Quant à l’infirmier Jean-Guy, il s’inquiète lui aussi : « je sais que plusieurs ce ces hommes sont porteurs du VIH et je n’ai pas de moyens de dépistage. Ne risquent ils pas de contaminer cette population trop hospitalière ? »
L’opération est d’autant plus critiquée que la Monuc est délibérément tenue à l’écart. Par deux fois, des délégations venues en hélicoptère sans s’annoncer ont été repoussées par les autorités locales. Mulunda s’en explique en disant qu’au Kivu, la Monuc est considérée comme une partie belligérante et qu’une intervention intempestive pourrait vider le camp, provoquer la fuite de tous les réfugiés.

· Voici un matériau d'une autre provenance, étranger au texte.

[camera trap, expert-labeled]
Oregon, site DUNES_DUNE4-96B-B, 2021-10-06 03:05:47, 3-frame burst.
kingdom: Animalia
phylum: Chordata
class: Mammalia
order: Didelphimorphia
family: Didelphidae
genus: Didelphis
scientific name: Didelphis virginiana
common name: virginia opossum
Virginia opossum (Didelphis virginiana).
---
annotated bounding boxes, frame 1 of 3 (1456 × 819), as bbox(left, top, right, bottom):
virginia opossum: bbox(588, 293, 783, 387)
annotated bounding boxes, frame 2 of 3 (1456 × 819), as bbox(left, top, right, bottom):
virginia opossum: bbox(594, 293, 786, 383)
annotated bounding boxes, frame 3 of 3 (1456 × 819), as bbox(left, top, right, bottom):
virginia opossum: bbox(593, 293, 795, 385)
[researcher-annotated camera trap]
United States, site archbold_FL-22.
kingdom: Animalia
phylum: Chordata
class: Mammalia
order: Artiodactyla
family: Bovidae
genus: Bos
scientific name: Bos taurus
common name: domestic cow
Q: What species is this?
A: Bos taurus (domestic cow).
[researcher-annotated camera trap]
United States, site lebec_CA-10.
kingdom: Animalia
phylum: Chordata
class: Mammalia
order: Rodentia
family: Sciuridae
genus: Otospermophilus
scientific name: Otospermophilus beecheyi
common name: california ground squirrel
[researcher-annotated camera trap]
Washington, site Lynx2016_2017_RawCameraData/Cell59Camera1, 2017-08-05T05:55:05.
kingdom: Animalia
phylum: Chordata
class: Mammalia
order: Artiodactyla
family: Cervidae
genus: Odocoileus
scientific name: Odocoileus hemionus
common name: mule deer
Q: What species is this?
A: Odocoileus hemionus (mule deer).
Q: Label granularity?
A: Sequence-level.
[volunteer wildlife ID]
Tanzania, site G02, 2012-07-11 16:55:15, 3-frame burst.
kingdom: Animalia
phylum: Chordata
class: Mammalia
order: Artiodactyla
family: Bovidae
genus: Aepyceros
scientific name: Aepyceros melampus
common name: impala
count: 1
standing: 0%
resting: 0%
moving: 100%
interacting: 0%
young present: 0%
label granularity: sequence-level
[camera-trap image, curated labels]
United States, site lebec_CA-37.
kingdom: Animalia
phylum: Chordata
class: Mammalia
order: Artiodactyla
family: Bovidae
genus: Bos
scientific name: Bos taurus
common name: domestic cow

Ces ex-combattants, fraîchement démobilisés et qui ont conservé tous leurs rituels (le jogging et les exercices matinaux, les causeries morales, la discipline imposée au fouet par les chefs) pourraient-ils constituer une armée de réserve, gardée par Kabila au fond de la brousse ? Mulunda s’en défend, soulignant que ces hommes ont cédé leurs fusils et accepté de changer de vie, qu’ils sont même gardés par des policiers congolais aux mains nues, pour que des armes soient capturées de force. En plus du Katanga, d’autres provinces, le Bandundu et le Bas Congo, seront priées d’accueillir des Hutus, qui devront être dispersés pour les empêcher de se regrouper.
Cependant, ces hommes, même démobilisés, gardent un potentiel de violence inquiétant. Au moment de notre départ, constatant que le Parec leur avait mené 600 houes mais pas d’argent, une mini émeute éclata et c’est sous les jets de pierre que le convoi prit la route…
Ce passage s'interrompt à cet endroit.